━━━━━ Page excerpt
Figure 4Performance metrics of the QRNN model on the IWP test dataset. (a) scatter plot of mode-retrieved IWP values versus reference values on MWHS-II; (b) Q–Q plot of predicted values versus reference values on MWHS-II; (c) confusion matrix for MWHS-II using an IWP threshold of 0.5 g m−2; (d) analogous to (a) but for MWHS-I; (e) analogous to (b) but for MWHS-I; (f) analogous to (c) but for MWHS-I.

Download

Regarding statistical distribution, we analyzed both the Quantile–Quantile (Q–Q) plots (Fig. 4b and e) and the Probability Density Functions (PDFs, Fig. 5) based on an independent test dataset. As shown in the PDF analysis, the retrieved IWP distribution exhibits remarkable agreement with the reference distribution across nearly six orders of magnitude (ranging from 10−2 to 104 g m−2). This confirms that the model successfully reproduces the climatological statistics without suffering from significant mean-reversion. Both the PDFs and Q–Q plots indicate that the model robustly captures the data distribution characteristics. Critically, given the global mean IWP of approximately 100 g m−2 (Xu et al., 2022), the model maintains robust performance across predominant atmospheric conditions. However, deviations are observed in the extremely low-value region in the Q–Q plots. This is likely attributable to the inherent physical limitations of passive microwave remote sensing, which is sensitive to large scatterers (e.g., snowflakes) but lacks sensitivity to small ice crystals.

https://essd.copernicus.org/articles/18/1287/2026/essd-18-1287-2026-f05

Figure 5PDFs of IWP for the training dataset, testing dataset, and model retrievals. (a) FY-3D (MWHS-II model); (b) FY-3B (MWHS-I model). The histograms are calculated using logarithmically spaced bins to capture the wide dynamic range.

Download

To further investigate model performance in the low-IWP value range, we performed a binary classification assessment on the test set using a threshold of 0.5 g m−2. The results (Fig. 4c and f) reveal distinct characteristics for the two sensors. Although FY-3D achieves higher quantitative retrieval accuracy, its confusion matrix (Fig. 4c) indicates a relatively high False Alarm Ratio (FAR = 0.76) and a lower Critical Success Index (CSI = 0.23). This is primarily due to a large number of background pixels (low values) being misclassified as exceeding the threshold (FP = 257 474). Conversely, while FY-3B (Fig. 4f) has lower regression accuracy, it exhibits a better balance in classification metrics, with a lower FAR (0.51) and a relatively higher CSI (0.48). While this difference may be partially influenced by the varying sample sizes in the test sets, it suggests that the FY-3D model, while accurate in estimating IWP magnitude, tends to be over-sensitive at the boundary between weak signals and background noise.

The performance analysis for SIWP yields similar conclusions to those for IWP and is detailed in the Supplement (Sect. S2, Fig. S2).
━━━━━━━━━━
━━━━━ Source records
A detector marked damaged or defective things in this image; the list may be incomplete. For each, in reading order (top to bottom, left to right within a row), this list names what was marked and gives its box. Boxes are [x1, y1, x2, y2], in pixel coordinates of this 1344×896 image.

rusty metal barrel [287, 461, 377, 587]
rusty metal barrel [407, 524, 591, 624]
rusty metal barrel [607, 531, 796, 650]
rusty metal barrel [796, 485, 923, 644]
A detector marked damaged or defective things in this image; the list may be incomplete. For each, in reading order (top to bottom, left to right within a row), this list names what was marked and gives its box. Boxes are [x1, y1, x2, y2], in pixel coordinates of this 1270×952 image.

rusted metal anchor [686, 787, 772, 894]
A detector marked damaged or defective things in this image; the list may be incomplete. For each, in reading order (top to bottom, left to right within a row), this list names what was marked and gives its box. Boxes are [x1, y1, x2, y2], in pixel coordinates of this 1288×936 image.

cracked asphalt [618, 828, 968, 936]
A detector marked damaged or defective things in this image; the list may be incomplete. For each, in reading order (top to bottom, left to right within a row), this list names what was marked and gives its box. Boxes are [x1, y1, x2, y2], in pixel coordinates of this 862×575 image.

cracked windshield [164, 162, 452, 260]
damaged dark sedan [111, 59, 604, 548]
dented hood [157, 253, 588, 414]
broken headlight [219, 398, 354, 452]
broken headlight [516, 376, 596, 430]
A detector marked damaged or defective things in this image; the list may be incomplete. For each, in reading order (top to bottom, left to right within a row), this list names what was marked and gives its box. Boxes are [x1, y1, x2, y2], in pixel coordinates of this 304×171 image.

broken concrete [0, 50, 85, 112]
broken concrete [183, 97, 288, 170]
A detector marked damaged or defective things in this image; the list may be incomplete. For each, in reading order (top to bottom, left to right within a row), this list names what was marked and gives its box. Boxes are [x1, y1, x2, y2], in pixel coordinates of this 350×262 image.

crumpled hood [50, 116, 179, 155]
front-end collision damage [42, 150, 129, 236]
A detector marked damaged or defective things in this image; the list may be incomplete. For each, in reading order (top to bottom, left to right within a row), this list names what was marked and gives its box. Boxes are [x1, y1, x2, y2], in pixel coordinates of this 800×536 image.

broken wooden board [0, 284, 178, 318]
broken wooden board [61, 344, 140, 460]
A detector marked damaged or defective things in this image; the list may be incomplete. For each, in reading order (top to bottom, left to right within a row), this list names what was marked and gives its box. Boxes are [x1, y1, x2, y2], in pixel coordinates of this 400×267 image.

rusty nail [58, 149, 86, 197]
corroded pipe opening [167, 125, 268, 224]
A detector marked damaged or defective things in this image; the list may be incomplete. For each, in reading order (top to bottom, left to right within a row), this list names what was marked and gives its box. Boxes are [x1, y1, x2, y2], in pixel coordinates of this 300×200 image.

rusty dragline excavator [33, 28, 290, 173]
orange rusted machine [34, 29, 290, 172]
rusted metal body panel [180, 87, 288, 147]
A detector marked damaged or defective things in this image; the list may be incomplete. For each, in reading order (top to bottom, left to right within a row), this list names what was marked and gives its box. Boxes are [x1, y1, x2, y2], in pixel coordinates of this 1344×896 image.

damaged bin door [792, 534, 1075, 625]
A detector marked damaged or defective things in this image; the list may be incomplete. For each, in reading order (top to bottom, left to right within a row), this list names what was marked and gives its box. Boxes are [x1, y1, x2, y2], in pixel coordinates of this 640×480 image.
━━━━━━━━━━
> [Direction A]
In the records, replace "detector" with "classifier" in the stretch from their start through the line containing "rusty metal barrel [287, 461, 377, 587]", and reproduce those lines otherwise unchanged.
> [Direction B]
Continue the passage evaluating the QRNN model's IWP retrievals from its last sentence.

> [Final result A]
A classifier marked damaged or defective things in this image; the list may be incomplete. For each, in reading order (top to bottom, left to right within a row), this list names what was marked and gives its box. Boxes are [x1, y1, x2, y2], in pixel coordinates of this 1344×896 image.

rusty metal barrel [287, 461, 377, 587]

> [Final result B]
6 Product validation

6.1 Typhoon events

Figure 6 presents the FYAI L2 IWP retrievals, alongside IWP estimates from the 2C-ICE product, the CCIC dataset, and ERA5 reanalysis data, capturing the case of Tropical Cyclone CILIDA over the South Indian Ocean on 24 December 2018. The retrievals from both MWHS-I and MWHS-II effectively capture the spatial distribution of high-IWP regions within the cyclone's convective core, a feature that is also accurately characterized by the CCIC product. In contrast, while the ERA5 reanalysis dataset broadly reproduces the macroscopic structure of these high-IWP regions, it exhibits significantly lower spatial detail compared to the satellite retrieval products.

https://essd.copernicus.org/articles/18/1287/2026/essd-18-1287-2026-f06

Figure 6Comparison of FYAI L2 IWPs from MWHS-I and MWHS-II retrieval, CCIC, 2C-ICE and ERA5 in a case study of tropical cyclone. UTC time is used. (a–e) Spatial distributions of IWP from MWHS-I, MWHS-II, CCIC, ERA5, and 2C-ICE, respectively. (f–i) Scatter plots of FYAI versus reference datasets: (f) MWHS-I vs. 2C-ICE, (g) MWHS-II vs. 2C-ICE, (h) MWHS-I vs. CCIC, and (i) MWHS-II vs. CCIC. The solid red line in (c) marks the collocation sampling track between CCIC and FYAI, along which data points are extracted to produce (h) and (i).

Download

To further evaluate performance against the CCIC product and the narrow-swath 2C-ICE observations, we performed spatiotemporal collocation and generated scatter plots for quantitative analysis. As illustrated in the scatter plots, the retrievals from MWHS-II demonstrate a higher degree of agreement with both the CCIC and 2C-ICE benchmarks compared to MWHS-I. This indicates a substantial improvement in retrieval capability and performance for the second-generation instrument relative to its predecessor.

https://essd.copernicus.org/articles/18/1287/2026/essd-18-1287-2026-f07

Figure 7Global average spatial distributions of the IWP compared with those of other satellite products and reanalysis products.

https://essd.copernicus.org/articles/18/1287/2026/essd-18-1287-2026-f08

Figure 8Zonal mean IWP compared with other satellite products and the ERA5 reanalysis.

Download

https://essd.copernicus.org/articles/18/1287/2026/essd-18-1287-2026-f09

Figure 9Analogous to Fig. 7 but for SIWP.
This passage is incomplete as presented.